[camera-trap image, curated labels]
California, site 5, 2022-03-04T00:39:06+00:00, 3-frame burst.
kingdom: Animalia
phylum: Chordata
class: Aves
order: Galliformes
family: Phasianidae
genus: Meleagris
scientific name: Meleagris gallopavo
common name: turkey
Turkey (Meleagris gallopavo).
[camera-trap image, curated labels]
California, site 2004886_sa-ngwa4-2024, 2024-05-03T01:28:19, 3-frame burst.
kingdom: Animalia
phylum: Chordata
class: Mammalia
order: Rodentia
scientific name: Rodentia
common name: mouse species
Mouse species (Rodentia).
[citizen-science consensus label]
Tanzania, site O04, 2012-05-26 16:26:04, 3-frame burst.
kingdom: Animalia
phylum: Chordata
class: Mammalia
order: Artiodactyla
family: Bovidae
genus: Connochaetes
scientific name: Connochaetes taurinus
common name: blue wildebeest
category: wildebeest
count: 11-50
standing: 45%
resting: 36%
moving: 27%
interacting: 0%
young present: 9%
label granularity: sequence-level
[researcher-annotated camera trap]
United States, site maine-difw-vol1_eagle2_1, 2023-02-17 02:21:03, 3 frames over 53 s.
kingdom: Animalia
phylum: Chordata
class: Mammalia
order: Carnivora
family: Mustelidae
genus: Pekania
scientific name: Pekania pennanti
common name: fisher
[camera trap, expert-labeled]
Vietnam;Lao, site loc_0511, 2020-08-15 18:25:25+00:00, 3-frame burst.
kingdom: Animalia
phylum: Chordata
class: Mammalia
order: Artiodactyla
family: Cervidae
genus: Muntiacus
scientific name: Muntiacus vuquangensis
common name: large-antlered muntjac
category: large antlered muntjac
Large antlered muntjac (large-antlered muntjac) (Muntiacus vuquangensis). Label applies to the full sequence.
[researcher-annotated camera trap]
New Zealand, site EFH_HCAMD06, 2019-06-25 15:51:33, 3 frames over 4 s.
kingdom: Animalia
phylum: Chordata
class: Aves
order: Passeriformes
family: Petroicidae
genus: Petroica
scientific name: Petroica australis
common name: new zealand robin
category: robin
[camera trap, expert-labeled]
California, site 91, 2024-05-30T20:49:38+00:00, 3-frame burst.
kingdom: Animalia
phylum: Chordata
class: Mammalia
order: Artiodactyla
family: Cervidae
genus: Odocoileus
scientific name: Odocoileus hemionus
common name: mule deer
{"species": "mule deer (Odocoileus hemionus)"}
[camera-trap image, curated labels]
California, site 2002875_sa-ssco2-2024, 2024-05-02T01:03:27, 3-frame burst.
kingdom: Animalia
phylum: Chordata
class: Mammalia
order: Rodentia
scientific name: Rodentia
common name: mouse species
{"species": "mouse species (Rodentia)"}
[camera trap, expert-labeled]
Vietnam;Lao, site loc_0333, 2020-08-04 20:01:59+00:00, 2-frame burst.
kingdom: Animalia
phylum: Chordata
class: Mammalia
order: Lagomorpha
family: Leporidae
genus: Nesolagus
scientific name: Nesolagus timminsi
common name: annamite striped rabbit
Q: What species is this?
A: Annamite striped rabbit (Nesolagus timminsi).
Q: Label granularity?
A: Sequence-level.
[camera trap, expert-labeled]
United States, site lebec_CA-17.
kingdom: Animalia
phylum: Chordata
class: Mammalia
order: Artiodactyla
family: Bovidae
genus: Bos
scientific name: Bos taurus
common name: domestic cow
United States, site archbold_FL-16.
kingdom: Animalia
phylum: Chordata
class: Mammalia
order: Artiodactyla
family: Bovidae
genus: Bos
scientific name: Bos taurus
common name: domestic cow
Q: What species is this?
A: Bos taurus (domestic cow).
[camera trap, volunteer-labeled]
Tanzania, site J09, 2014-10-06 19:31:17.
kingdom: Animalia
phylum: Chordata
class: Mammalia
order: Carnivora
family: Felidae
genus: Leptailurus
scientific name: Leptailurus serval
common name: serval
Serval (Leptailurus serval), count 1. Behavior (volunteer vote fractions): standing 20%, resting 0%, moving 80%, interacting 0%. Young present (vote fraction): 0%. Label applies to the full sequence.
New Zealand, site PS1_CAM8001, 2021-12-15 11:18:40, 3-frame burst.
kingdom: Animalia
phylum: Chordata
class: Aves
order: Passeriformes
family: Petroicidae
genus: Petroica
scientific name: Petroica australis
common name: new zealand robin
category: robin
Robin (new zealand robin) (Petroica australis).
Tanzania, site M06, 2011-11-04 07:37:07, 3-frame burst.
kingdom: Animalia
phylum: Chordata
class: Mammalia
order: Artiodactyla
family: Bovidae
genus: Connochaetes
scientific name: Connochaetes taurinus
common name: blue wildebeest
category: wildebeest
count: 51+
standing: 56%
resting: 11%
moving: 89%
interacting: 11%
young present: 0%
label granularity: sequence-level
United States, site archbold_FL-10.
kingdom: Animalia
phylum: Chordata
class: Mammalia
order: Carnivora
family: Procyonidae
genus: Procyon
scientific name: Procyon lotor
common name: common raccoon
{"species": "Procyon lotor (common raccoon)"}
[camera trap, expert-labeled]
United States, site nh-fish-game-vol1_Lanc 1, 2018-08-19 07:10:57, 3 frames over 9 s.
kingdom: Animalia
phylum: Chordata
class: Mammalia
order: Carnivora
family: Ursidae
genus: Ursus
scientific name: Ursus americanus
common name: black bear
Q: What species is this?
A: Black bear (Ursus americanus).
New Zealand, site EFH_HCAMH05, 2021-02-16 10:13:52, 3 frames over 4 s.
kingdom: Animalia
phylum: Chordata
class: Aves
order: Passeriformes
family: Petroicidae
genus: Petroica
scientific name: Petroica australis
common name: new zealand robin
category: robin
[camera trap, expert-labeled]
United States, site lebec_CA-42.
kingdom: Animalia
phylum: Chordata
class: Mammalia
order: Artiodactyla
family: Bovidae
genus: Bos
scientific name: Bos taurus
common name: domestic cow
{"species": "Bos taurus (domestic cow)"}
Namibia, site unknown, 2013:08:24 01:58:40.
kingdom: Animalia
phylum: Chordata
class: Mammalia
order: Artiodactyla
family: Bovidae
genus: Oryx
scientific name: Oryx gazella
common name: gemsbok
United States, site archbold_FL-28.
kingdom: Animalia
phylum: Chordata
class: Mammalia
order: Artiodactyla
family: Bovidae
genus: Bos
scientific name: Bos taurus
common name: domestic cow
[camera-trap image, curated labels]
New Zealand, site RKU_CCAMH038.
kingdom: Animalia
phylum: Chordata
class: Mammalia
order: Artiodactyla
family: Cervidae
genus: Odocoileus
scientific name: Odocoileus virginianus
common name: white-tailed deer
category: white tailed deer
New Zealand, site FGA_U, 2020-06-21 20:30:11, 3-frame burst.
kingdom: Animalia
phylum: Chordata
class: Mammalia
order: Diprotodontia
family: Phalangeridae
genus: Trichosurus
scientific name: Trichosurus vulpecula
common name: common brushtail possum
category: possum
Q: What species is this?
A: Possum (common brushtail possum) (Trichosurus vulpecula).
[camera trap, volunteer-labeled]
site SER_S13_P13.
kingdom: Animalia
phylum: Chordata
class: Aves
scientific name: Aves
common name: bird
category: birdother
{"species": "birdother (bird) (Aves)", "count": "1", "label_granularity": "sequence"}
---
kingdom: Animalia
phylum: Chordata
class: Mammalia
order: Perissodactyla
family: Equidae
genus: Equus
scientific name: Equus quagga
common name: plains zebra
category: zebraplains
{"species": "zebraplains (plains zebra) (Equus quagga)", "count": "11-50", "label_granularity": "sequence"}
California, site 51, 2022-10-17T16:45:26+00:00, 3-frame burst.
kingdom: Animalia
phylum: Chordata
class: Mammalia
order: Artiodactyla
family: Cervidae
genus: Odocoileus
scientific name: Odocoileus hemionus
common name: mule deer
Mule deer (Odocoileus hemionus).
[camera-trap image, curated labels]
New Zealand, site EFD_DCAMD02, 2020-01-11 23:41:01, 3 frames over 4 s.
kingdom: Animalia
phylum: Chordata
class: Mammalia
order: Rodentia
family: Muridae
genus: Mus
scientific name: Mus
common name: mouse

What to do:
Could you please copy the lines of the listing above exactly, from its first line through the line bearing "moving: 27%", and nothing more?

Problem solution:
[camera-trap image, curated labels]
California, site 5, 2022-03-04T00:39:06+00:00, 3-frame burst.
kingdom: Animalia
phylum: Chordata
class: Aves
order: Galliformes
family: Phasianidae
genus: Meleagris
scientific name: Meleagris gallopavo
common name: turkey
Turkey (Meleagris gallopavo).
[camera-trap image, curated labels]
California, site 2004886_sa-ngwa4-2024, 2024-05-03T01:28:19, 3-frame burst.
kingdom: Animalia
phylum: Chordata
class: Mammalia
order: Rodentia
scientific name: Rodentia
common name: mouse species
Mouse species (Rodentia).
[citizen-science consensus label]
Tanzania, site O04, 2012-05-26 16:26:04, 3-frame burst.
kingdom: Animalia
phylum: Chordata
class: Mammalia
order: Artiodactyla
family: Bovidae
genus: Connochaetes
scientific name: Connochaetes taurinus
common name: blue wildebeest
category: wildebeest
count: 11-50
standing: 45%
resting: 36%
moving: 27%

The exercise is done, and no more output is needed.